Beauty brand bloggers are treated with reverence, not to say with reverence: they include them in the lists of top events, take them to production, congratulate them on the holidays, present launches before mere mortals can touch the beauty. Amazing? Not at all. As a rule, with unashamed statistics of views and a decent number of followers, they do not demand a penny for the support of cosmetics - well, they dare to ask for jars at the most, or they eat the PR man's brain during a two-hour enthusiastic conversation about "new limits".

But all variations on the theme of "beautiful" marketing pale before the main colossus of the industry, whose name is anti-aging.

For eternal youth, the girls are ready, well, if not for everything, then almost. Parting with cash is the minimum! It's just that earlier conversations about anti-aging cosmetics were addressed to ladies of the "vintage" age, and now not having an anti-aging cream at twenty-five is equated with mauvais ton. Cause? Guess three times. Bingo! The anti-age label is perhaps the most beautiful and plausible ploy to take money from an impressionable female population. The opinion that only “those who are in favor” need to rejuvenate is morally outdated. Now we are reminded every day that we are living in a terrible era of "premature aging", and therefore a cream for wrinkles (not from existing ones, but from those that are about to appear) should be in everyone.

Result: on the shelf of the average lady there is always an antidote for old age - and more than one. Moreover, it is not a fact that for the face: today the cherished mark can be seen on packages of shampoo, body oil, nail polish and even toothpaste. What did you think teeth don't age? Not otherwise, something in this spirit, the producers would have objected to all those who disagree with the policy of total rejuvenation.

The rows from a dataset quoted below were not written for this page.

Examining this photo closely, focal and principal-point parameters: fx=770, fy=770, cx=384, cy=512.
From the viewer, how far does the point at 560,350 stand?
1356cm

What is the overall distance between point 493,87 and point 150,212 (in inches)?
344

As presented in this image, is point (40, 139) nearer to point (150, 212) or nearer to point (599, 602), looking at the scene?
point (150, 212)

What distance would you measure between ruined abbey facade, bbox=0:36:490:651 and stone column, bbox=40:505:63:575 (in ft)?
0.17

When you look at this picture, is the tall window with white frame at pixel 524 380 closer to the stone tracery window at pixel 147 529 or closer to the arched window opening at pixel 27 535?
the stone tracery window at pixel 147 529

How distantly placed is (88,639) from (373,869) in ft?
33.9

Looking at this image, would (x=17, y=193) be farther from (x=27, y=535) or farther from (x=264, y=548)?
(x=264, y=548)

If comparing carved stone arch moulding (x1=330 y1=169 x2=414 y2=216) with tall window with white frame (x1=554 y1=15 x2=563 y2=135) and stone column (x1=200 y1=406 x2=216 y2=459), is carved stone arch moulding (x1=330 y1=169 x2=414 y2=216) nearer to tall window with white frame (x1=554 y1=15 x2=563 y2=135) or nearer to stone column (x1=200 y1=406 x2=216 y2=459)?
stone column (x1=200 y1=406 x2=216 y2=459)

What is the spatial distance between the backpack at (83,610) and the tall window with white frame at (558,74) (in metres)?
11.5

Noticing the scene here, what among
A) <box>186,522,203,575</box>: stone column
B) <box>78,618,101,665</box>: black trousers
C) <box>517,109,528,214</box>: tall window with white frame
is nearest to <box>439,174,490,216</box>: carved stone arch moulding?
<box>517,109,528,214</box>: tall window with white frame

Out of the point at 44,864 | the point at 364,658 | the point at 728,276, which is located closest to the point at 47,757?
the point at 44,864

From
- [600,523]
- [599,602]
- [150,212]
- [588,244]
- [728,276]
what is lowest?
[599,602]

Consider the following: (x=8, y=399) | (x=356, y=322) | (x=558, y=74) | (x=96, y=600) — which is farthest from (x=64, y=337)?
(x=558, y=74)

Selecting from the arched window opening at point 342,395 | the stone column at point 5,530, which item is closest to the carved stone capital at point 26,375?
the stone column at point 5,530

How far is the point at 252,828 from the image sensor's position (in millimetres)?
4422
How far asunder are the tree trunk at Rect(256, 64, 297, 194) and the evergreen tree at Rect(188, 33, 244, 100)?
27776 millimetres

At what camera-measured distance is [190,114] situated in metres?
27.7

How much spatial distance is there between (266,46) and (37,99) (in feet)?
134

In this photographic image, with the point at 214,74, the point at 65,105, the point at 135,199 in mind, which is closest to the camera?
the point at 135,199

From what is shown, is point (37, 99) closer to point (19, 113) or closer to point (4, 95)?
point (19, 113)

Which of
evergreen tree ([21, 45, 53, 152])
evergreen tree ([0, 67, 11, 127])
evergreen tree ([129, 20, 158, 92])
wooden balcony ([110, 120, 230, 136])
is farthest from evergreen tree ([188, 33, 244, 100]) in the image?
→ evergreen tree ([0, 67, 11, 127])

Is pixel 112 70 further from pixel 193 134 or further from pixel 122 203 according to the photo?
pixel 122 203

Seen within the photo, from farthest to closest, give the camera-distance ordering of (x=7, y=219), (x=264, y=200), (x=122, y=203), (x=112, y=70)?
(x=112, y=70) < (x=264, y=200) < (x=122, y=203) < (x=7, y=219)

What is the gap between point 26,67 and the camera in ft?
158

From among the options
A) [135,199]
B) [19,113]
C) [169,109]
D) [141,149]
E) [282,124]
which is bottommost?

Be that as it may, it is better to be beautiful and rich than scary and, like a fool, without a sane face cream. And let the number of zeros on the price tag is dictated not so much by his superpowers and particles of gold-diamonds in the composition, but by the salaries of marketers and an expensive advertising campaign with the participation of Hollywood headliners. The cream seems to hint: buy me and become a star. Will it fulfill? Anything can be. But the message is clearly different: buy me - and you will become a little happier. And this promise is the most tempting one.